> [TASKS TO CARRY OUT]:
[A] Copy the passage on the Ameriven heavy-oil reservoir word for word, from "Ameriven describes the" up to and including "and not foam.".
[B] Pick up the passage on the Ameriven heavy-oil reservoir after its last sentence and extend it.

Ameriven estimates that the upside initial oil in place is about 26-27 billion bbl with a low side of 20-22 billion bbl At the plateau rates, over 35 years, 2.6 billion bbl (about 10% of oil in place) will be recovered The production is from the Oficina formation, consisting of varying thickness sandstone channels with siltstones. Reservoir depth is between 2,000 and 3,000 ft. The 30-35% porosity, 10-20 Darcy permeability reservoirs contain a 9° API gravity crude with an 80-100 scf/bbl GOR. Crude viscosity is 4,000 cp at the 125-130° F. reservoir temperature.
Ameriven describes the reservoir drive mechanism as a "viscous solution-gas drive." It prefers not to use the foamy oil term because foam is not formed. In the viscous solution-gas drive, the critical gas saturation at which gas starts to flow in a continuous phase is much higher, in the range of 9-10%, than normally would be expected. The gas comes out of solution as bubbles and not foam.

> [COLLECTED MATERIAL]:
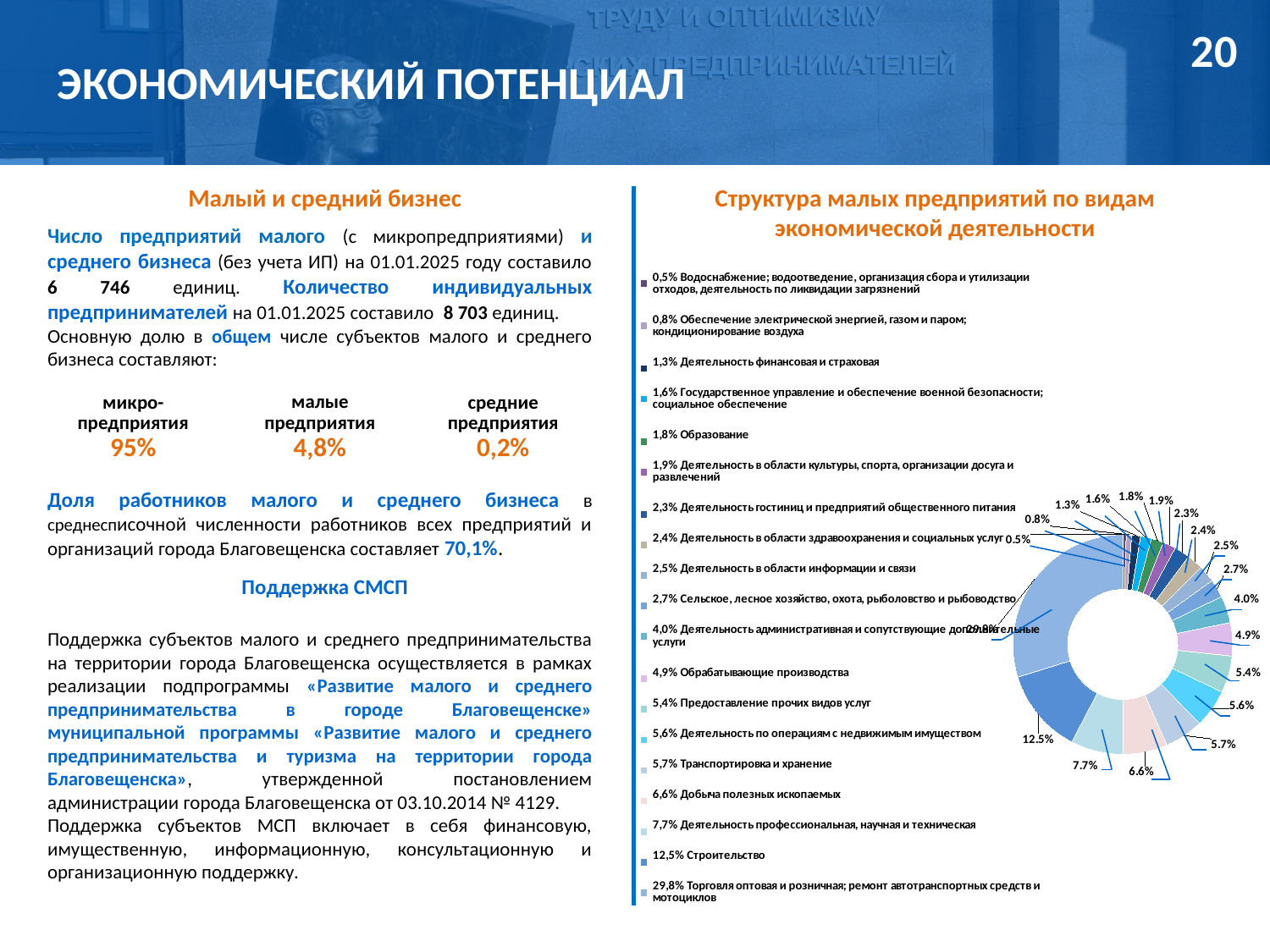
What is the title of the chart on the right side of the slide? Структура малых предприятий по видам экономической деятельности In the chart "Структура малых предприятий по видам экономической деятельности", by how many percentage points does Строительство exceed Добыча полезных ископаемых? 5,9 percentage points In the chart "Структура малых предприятий по видам экономической деятельности", which category has the smallest share? Водоснабжение; водоотведение, организация сбора и утилизации отходов, деятельность по ликвидации загрязнений In the chart "Структура малых предприятий по видам экономической деятельности", what is the share of Обрабатывающие производства? 4,9% How many categories are listed in the legend of the chart "Структура малых предприятий по видам экономической деятельности"? 19 In the chart "Структура малых предприятий по видам экономической деятельности", what share of the whole does Торговля оптовая и розничная; ремонт автотранспортных средств и мотоциклов represent? 29,8% In the chart "Структура малых предприятий по видам экономической деятельности", what is the share of Строительство? 12,5% In the chart "Структура малых предприятий по видам экономической деятельности", what is the share of Образование? 1,8% What kind of chart is shown under the title "Структура малых предприятий по видам экономической деятельности"? Doughnut (pie) chart In the chart "Структура малых предприятий по видам экономической деятельности", which category has the largest share? Торговля оптовая и розничная; ремонт автотранспортных средств и мотоциклов In the chart "Структура малых предприятий по видам экономической деятельности", which is larger: Транспортировка и хранение or Предоставление прочих видов услуг? Транспортировка и хранение In the chart "Структура малых предприятий по видам экономической деятельности", what is the share of Деятельность профессиональная, научная и техническая? 7,7%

> [ANSWERS TO THE EXERCISE]:
[A]
Ameriven describes the reservoir drive mechanism as a "viscous solution-gas drive." It prefers not to use the foamy oil term because foam is not formed. In the viscous solution-gas drive, the critical gas saturation at which gas starts to flow in a continuous phase is much higher, in the range of 9-10%, than normally would be expected. The gas comes out of solution as bubbles and not foam.

[B]
Artificial lift plans for the area have been changing. In the 1993-94 period, rod pumps, such as used by Pdvsa, were thought to be the most economical. Then Ameriven looked at ESPs, but now it expects to install PCPs with top driven rods.
It plans to develop the area with horizontal producers, spaced out based on reservoir geometries. Horizontal wells will be drilled in a regular pattern with 1,600-3,000 ft laterals.
Initially, Ameriven planned on 100-125 acre spacing but now favors 200-225 acre spacing. This wider spacing has lowered the number of wells needed to 750 from the initial 1,100 estimate. All producers will be drilled from pads to minimize disturbance of the environment.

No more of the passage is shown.